Spatial positioning entries
────────────────

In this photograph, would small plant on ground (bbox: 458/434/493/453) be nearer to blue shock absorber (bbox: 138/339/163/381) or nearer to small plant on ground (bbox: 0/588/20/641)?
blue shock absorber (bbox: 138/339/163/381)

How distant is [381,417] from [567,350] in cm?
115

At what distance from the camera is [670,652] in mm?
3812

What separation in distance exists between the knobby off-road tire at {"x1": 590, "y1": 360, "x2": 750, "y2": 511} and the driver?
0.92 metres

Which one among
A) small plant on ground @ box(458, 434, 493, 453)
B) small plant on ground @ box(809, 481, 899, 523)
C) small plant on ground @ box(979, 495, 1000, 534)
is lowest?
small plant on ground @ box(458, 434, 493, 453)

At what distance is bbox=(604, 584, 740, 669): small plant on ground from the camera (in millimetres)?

────────────────

# What you will do
Put all of the data above into a numbered list, leaving out the blank lines.

# Answer
1. In this photograph, would small plant on ground (bbox: 458/434/493/453) be nearer to blue shock absorber (bbox: 138/339/163/381) or nearer to small plant on ground (bbox: 0/588/20/641)?
2. blue shock absorber (bbox: 138/339/163/381)
3. How distant is [381,417] from [567,350] in cm?
4. 115
5. At what distance from the camera is [670,652] in mm?
6. 3812
7. What separation in distance exists between the knobby off-road tire at {"x1": 590, "y1": 360, "x2": 750, "y2": 511} and the driver?
8. 0.92 metres
9. Which one among
10. A) small plant on ground @ box(458, 434, 493, 453)
11. B) small plant on ground @ box(809, 481, 899, 523)
12. C) small plant on ground @ box(979, 495, 1000, 534)
13. is lowest?
14. small plant on ground @ box(458, 434, 493, 453)
15. At what distance is bbox=(604, 584, 740, 669): small plant on ground from the camera (in millimetres)?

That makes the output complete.